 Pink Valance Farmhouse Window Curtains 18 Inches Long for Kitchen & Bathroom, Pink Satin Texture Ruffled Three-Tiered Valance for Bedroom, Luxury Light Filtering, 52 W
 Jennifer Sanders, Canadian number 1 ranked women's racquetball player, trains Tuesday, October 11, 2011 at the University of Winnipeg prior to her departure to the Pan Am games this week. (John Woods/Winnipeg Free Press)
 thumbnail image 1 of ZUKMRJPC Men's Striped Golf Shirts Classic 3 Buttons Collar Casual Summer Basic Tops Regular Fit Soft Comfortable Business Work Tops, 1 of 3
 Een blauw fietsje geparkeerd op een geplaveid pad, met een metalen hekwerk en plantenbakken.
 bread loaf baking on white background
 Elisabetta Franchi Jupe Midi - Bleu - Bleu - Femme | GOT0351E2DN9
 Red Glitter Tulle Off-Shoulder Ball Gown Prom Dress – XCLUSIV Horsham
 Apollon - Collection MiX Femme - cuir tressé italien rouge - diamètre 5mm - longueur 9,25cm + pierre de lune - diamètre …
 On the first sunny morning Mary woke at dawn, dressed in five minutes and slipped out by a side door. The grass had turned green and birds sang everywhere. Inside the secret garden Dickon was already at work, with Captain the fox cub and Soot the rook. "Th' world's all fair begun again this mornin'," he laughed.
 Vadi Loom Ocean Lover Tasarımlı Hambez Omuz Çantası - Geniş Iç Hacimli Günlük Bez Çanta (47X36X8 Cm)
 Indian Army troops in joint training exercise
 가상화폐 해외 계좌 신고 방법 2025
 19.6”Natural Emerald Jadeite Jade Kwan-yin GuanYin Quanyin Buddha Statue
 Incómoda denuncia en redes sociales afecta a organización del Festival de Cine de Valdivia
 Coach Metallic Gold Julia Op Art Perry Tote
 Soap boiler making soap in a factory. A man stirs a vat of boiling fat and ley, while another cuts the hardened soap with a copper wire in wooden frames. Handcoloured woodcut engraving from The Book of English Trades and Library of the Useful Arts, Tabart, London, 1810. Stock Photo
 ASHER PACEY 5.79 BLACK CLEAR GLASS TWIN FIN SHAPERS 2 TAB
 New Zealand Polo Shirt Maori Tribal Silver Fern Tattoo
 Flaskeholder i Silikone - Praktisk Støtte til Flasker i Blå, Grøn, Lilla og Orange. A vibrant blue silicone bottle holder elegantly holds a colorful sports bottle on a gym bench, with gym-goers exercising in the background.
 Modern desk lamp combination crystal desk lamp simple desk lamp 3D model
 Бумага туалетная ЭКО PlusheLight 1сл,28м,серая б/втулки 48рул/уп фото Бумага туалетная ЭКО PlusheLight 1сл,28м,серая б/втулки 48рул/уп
☆ ☆ ☆ ☆ ☆ ☆ ☆
* Problem details *
Please present all the records above as a numbered list, one line per item, with any blank lines omitted.

* Response to the task *
1.  Pink Valance Farmhouse Window Curtains 18 Inches Long for Kitchen & Bathroom, Pink Satin Texture Ruffled Three-Tiered Valance for Bedroom, Luxury Light Filtering, 52 W
2.  Jennifer Sanders, Canadian number 1 ranked women's racquetball player, trains Tuesday, October 11, 2011 at the University of Winnipeg prior to her departure to the Pan Am games this week. (John Woods/Winnipeg Free Press)
3.  thumbnail image 1 of ZUKMRJPC Men's Striped Golf Shirts Classic 3 Buttons Collar Casual Summer Basic Tops Regular Fit Soft Comfortable Business Work Tops, 1 of 3
4.  Een blauw fietsje geparkeerd op een geplaveid pad, met een metalen hekwerk en plantenbakken.
5.  bread loaf baking on white background
6.  Elisabetta Franchi Jupe Midi - Bleu - Bleu - Femme | GOT0351E2DN9
7.  Red Glitter Tulle Off-Shoulder Ball Gown Prom Dress – XCLUSIV Horsham
8.  Apollon - Collection MiX Femme - cuir tressé italien rouge - diamètre 5mm - longueur 9,25cm + pierre de lune - diamètre …
9.  On the first sunny morning Mary woke at dawn, dressed in five minutes and slipped out by a side door. The grass had turned green and birds sang everywhere. Inside the secret garden Dickon was already at work, with Captain the fox cub and Soot the rook. "Th' world's all fair begun again this mornin'," he laughed.
10.  Vadi Loom Ocean Lover Tasarımlı Hambez Omuz Çantası - Geniş Iç Hacimli Günlük Bez Çanta (47X36X8 Cm)
11.  Indian Army troops in joint training exercise
12.  가상화폐 해외 계좌 신고 방법 2025
13.  19.6”Natural Emerald Jadeite Jade Kwan-yin GuanYin Quanyin Buddha Statue
14.  Incómoda denuncia en redes sociales afecta a organización del Festival de Cine de Valdivia
15.  Coach Metallic Gold Julia Op Art Perry Tote
16.  Soap boiler making soap in a factory. A man stirs a vat of boiling fat and ley, while another cuts the hardened soap with a copper wire in wooden frames. Handcoloured woodcut engraving from The Book of English Trades and Library of the Useful Arts, Tabart, London, 1810. Stock Photo
17.  ASHER PACEY 5.79 BLACK CLEAR GLASS TWIN FIN SHAPERS 2 TAB
18.  New Zealand Polo Shirt Maori Tribal Silver Fern Tattoo
19.  Flaskeholder i Silikone - Praktisk Støtte til Flasker i Blå, Grøn, Lilla og Orange. A vibrant blue silicone bottle holder elegantly holds a colorful sports bottle on a gym bench, with gym-goers exercising in the background.
20.  Modern desk lamp combination crystal desk lamp simple desk lamp 3D model
21.  Бумага туалетная ЭКО PlusheLight 1сл,28м,серая б/втулки 48рул/уп фото Бумага туалетная ЭКО PlusheLight 1сл,28м,серая б/втулки 48рул/уп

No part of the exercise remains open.